I don't know about you, but moving from the city to the seaside or the country has been a topic of conversation that's been lighting up my WhatsApp conversations for months now. And I am not alone.
Moving house? Here are some interior decorating tips for dummies. Post continues after video.
New research shows Australian families have been taking part in an exodus. Four in 10 families are either considering relocating or have already moved away from metro centres.
The 2021 Real Home Shift study found cost of living was one of the strongest motivators, followed by the desire for a more relaxing lifestyle, with Queensland the most popular destination.
As Chris Leishman, Professor of Property and Housing Economics at the University of South Australia, explains, the desire was always there, COVID-19 simply sped up a lot of Australians' timelines.
"What we are seeing in this survey is very clear support for the emergence of lifestyle-driven relocation decisions. Such choices were beginning to emerge before the pandemic, but living through COVID-19 seems to have strongly energised a growing cohort of Australians who highly value some of the attributes offered by living in regional locations."
For those still in the 'considering it' category, we've got you covered. Here are some of the pros and cons of making that sea or tree change from five women who've already taken the plunge.
We moved to Gerringong - 1.5 hours drive south from Sydney on the South Coast - to purchase a house near the beach. That was always the long-term goal, but early in the pandemic we realised it was going to be viable sooner than we'd thought, with the opportunity to work remotely. We were lucky in that we bought the house before the 'covid boom' so property prices were still really affordable in the area. We snapped up the 'worst house on the best street', with an intent to fix it up slowly.
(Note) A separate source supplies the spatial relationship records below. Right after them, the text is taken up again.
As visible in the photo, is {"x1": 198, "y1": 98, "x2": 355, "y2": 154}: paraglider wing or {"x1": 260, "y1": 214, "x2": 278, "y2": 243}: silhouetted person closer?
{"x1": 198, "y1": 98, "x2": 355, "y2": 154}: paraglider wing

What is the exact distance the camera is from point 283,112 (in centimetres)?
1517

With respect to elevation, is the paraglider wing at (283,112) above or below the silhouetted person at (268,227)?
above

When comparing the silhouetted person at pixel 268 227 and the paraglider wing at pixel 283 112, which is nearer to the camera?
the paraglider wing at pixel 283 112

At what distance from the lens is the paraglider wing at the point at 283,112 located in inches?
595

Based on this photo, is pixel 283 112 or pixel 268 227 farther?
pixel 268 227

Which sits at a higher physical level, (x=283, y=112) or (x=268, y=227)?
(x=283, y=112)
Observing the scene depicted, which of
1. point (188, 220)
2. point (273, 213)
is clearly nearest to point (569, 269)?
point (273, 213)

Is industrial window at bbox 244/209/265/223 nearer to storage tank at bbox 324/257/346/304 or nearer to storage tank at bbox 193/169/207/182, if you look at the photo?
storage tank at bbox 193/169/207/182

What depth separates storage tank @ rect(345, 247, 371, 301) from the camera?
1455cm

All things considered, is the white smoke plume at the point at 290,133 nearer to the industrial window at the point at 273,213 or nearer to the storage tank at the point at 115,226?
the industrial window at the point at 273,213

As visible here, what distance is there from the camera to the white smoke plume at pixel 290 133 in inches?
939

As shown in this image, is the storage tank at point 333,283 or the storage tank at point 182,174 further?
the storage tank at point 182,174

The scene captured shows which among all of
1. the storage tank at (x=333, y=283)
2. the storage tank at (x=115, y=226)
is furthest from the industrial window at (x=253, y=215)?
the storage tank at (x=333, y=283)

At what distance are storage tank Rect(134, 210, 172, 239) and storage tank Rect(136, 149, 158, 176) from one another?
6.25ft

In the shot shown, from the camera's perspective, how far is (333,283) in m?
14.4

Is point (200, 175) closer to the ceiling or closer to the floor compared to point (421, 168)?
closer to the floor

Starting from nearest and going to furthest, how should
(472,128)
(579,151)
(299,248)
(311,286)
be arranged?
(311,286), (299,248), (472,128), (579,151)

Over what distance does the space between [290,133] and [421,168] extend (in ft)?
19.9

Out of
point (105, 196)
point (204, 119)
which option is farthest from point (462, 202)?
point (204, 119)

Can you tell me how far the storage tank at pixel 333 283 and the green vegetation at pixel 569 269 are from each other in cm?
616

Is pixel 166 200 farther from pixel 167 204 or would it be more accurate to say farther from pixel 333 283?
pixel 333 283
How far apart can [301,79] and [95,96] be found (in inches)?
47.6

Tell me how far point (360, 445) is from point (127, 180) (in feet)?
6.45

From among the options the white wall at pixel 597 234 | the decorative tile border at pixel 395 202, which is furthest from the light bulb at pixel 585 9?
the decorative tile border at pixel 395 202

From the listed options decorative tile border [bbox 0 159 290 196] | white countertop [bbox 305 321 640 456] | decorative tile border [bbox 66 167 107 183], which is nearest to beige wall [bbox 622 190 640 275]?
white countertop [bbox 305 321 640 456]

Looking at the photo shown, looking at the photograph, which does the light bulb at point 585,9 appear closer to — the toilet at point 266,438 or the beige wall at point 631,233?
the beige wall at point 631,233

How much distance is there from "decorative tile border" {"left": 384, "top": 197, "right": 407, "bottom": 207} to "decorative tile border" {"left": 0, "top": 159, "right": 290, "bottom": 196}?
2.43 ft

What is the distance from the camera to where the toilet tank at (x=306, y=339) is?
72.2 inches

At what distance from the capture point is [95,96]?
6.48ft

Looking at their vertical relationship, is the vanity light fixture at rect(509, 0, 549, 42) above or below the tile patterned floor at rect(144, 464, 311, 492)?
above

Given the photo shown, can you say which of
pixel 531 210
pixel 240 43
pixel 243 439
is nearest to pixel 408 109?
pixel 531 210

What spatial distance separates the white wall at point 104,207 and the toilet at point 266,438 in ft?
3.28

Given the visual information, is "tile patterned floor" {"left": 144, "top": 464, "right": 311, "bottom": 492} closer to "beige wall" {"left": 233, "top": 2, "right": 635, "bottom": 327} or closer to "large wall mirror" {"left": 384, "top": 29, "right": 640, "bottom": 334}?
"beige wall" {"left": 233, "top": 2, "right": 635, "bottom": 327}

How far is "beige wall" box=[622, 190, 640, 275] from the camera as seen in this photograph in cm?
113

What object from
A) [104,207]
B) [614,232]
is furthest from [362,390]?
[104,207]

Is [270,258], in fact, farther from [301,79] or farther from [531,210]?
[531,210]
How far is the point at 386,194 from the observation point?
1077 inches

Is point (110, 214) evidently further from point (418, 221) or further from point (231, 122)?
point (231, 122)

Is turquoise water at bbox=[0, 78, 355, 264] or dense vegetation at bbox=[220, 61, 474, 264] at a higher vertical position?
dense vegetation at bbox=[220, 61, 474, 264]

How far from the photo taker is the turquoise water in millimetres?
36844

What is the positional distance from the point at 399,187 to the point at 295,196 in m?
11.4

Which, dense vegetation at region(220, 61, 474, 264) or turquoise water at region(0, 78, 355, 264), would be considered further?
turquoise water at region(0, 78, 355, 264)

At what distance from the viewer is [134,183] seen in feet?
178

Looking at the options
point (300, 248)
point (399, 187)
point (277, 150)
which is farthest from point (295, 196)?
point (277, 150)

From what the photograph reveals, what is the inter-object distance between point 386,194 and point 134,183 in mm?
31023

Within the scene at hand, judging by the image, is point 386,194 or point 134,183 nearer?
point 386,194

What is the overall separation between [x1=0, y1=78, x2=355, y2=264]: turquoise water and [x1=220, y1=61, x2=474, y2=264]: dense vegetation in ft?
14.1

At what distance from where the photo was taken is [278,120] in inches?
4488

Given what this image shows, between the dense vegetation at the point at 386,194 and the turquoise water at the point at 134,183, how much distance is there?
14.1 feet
We've been fortunate enough to meet a lot of like-minded couples and young families who did a similar thing to us. But I didn't anticipate the sense of grief or mourning for my 'old life' that I felt in the initial few months I moved here. Now I don't feel that way anymore; I absolutely love living in a coastal town and the lifestyle change that's come with that. But you do have to be prepared for the sacrifices you're making - they're mostly sacrifices of convenience (like having your favourite stores or cafes, or your family and friends close... even things like finding a new doctor and dentist).